Additional faculty and staff supporting the event include:
- Miller, applications programmer for CHDR and the College of Arts and Humanities will coordinate the project.
- Bruce Janz, professor of philosophy and co-director of CHDR
- Amelia Lyons associate professor of history
- James Stoddard, instructor of history
- Barb Gannon, associate professor of history
- Connie Lester associate professor of history and director of RICHES digital humanities project
- Scot French, associate professor of history, associate director of CHDR
- Amy Giroux, associate director of CHDR
“This is an exciting project, for several reasons. It has a great track record already of collecting important material that sheds light on the experience of the regular person in war. It fits so well with other projects we already have, looking at the experience of veterans in war. And it is an interesting challenge to think about the ways these letters can best be archived and curated, so they help to understand the human costs and struggles in war,” says Janz.
Watson will host The Florida Prison Education Project: An Exhibition and Discussion of Prison-based Art. The event will include an exhibition of artwork made by incarcerated students enrolled in classes as part of the Florida Prison Education Project taught by Jason Fronczek and Jason Burrell and a panel discussion that engages an audience of community members, students and faculty. The exhibition and panel will take place from April 2 through 16.

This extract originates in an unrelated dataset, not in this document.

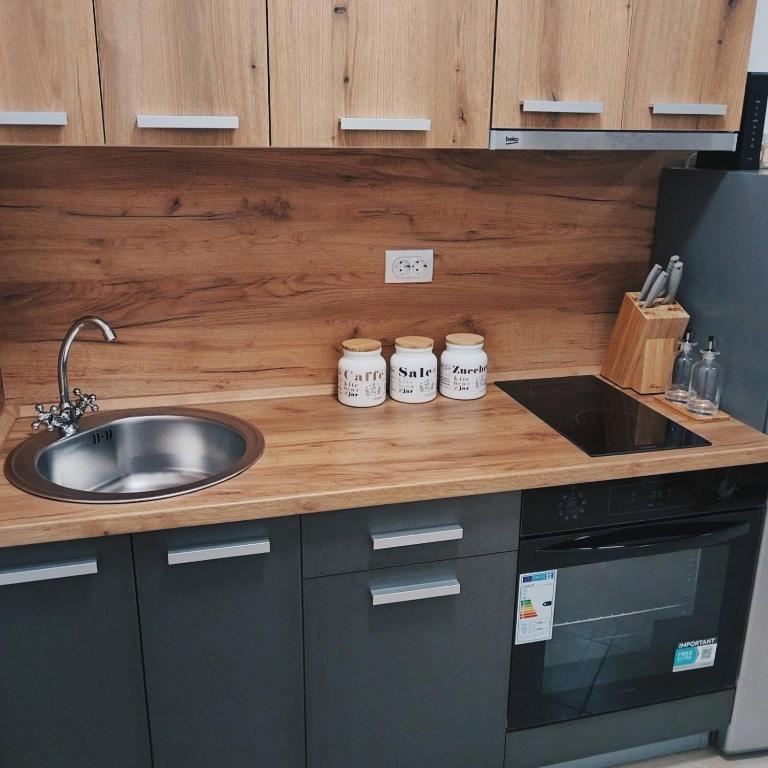 Studio apartman Burin Tivat - Apartman sa 1 Spavaćom Sobom - 12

The panel discussion will feature:
- Watson, associate professor of art history, director of the Florida Prison Education Project, and the editor of the Routledge Companion to Art and Disability.
- Baz Dreisinger, professor of English at City University of New York’s John Jay College of Criminal Justice, the founder of the Prison-to-College Pipeline, the Executive Director of Incarceration Nations Network, and the author of Incarceration Nations: A Journey to Justice in Prisons Around the World.
- David Gussak, professor of art therapy, the project coordinator for the Florida State University Department of Corrections Art Therapy in Prisons Program, and the author of Art on Trial: Art Therapy for Capital Murder Cases and Art and Art Therapy with the Imprisoned: Re-Creating Identity.
- Curt L. Tofteland, the founder of the Shakespeare Behind Bars (SBB) program and the recipient of two Fulbright Fellowships and a Petra Fellowship.
- Omari Booker, a professional artist practicing in Los Angeles, California, and Nashville, Tennessee who was formerly incarcerated.
“We are thrilled to receive such a prestigious award and look forward to sharing the artwork of our incarcerated students and this panel discussion with the broader community at UCF Celebrates the Arts,” says Watson.
Funding for these programs was provided through a grant from Florida Humanities with funds from the National Endowment for the Humanities. Any views, findings, conclusions or recommendations expressed in these events do not necessarily represent those of the Florida Humanities Council or the National Endowment for the Humanities.